Based on the meeting notes, it is clear that a significant number of subdomains belonging to well-known brands and institutions have been hijacked as part of a sophisticated architecture for spam proliferation and click monetization. The malicious activity, known as SubdoMailing, has been ongoing since at least September 2022 and is attributed to a threat actor named ResurrecAds.
It is noteworthy that the campaign bypasses standard security blocks and utilizes the trust associated with these domains to circulate spam and malicious phishing emails, leveraging them to slip past security measures. The emails are designed as images to evade text-based spam filters and are capable of bypassing various email authentication methods, including SPF, DKIM, and DMARC.
The emails also utilize deceptive tactics such as quiz scams, phishing sites, and malware downloads aimed at swindling recipients. Furthermore, the threat actors are constantly scanning for long-forgotten subdomains with dangling CNAME records of abandoned domains and hijacking them, potentially for hosting bogus phishing landing pages.

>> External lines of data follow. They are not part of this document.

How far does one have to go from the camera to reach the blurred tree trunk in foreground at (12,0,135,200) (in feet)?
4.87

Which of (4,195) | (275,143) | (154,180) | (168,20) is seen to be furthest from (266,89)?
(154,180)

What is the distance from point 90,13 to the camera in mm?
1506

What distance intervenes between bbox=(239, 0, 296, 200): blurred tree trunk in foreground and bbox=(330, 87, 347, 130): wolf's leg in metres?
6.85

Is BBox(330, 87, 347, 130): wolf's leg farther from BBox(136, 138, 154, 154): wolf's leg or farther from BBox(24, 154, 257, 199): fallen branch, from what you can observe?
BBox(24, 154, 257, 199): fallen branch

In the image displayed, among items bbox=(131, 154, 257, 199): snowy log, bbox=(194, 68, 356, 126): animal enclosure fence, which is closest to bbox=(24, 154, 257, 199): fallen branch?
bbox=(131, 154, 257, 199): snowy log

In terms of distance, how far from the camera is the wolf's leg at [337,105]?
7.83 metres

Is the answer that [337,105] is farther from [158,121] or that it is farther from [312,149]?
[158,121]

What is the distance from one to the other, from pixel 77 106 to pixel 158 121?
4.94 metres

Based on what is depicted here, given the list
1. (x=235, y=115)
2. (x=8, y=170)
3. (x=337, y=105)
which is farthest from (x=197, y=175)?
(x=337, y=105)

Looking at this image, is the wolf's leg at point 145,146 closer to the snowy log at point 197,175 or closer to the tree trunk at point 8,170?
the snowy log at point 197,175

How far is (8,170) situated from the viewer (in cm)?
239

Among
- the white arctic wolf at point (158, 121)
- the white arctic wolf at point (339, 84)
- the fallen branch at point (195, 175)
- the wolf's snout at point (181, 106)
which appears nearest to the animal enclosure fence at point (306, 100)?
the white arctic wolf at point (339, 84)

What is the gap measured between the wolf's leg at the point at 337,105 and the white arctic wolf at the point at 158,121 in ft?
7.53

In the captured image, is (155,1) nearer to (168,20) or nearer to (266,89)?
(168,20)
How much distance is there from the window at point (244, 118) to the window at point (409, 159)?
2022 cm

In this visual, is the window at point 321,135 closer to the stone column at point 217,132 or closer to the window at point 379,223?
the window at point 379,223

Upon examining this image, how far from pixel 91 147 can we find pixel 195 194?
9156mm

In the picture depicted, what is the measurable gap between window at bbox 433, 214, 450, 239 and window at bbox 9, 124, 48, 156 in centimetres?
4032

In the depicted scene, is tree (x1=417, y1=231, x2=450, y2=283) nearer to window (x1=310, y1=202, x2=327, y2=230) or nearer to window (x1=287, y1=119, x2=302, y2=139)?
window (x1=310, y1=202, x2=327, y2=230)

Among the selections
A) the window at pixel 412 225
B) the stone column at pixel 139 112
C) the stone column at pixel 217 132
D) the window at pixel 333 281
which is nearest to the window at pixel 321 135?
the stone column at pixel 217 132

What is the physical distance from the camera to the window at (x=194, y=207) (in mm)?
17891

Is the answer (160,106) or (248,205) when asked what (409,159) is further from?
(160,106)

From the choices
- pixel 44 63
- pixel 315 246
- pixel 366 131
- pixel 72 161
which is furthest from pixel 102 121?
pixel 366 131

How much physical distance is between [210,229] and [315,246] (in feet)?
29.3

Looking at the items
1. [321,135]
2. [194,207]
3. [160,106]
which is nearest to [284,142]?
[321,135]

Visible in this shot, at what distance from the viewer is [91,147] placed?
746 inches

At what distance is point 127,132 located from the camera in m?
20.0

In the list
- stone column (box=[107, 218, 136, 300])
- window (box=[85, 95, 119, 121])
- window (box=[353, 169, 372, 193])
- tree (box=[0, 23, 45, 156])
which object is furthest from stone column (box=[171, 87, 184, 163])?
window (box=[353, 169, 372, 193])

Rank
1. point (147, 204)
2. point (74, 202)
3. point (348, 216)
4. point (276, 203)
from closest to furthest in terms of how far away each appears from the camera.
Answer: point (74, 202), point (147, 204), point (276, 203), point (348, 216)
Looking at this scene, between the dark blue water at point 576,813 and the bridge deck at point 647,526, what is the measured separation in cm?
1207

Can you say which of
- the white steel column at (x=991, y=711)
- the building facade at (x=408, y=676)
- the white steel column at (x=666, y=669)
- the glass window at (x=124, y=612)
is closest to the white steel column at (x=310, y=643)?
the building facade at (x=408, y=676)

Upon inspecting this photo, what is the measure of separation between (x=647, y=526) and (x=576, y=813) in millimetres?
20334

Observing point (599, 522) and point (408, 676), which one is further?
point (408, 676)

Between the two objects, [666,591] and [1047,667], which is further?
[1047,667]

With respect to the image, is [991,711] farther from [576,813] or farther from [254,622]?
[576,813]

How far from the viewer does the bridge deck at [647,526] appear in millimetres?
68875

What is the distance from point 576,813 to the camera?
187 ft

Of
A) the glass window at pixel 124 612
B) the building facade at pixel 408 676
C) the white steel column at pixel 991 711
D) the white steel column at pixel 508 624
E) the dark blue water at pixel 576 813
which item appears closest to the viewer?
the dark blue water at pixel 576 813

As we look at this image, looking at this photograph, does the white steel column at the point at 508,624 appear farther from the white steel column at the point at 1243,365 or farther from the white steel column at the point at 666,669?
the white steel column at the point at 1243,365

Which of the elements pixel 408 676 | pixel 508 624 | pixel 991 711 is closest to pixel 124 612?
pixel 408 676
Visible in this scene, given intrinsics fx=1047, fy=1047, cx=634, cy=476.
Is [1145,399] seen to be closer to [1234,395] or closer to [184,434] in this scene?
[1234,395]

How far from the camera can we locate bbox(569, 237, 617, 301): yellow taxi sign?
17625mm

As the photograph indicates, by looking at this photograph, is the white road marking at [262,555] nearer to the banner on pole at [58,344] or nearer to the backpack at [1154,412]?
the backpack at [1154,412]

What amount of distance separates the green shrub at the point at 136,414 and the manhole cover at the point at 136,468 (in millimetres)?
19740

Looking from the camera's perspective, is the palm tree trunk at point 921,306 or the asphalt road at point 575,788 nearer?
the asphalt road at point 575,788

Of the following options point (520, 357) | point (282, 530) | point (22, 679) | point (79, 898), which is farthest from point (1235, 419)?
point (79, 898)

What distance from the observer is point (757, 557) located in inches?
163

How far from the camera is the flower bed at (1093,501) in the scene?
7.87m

To combat this threat, Guardio has developed a SubdoMailing Checker, a tool that enables domain administrators and site owners to look for signs of compromise in an effort to dismantle the infrastructure of this malicious ad network.
It is evident that this threat poses a significant risk to the reputation and security of the affected brands and organizations. Please let me know if there are any specific action items or follow-ups that need to be addressed based on these meeting notes.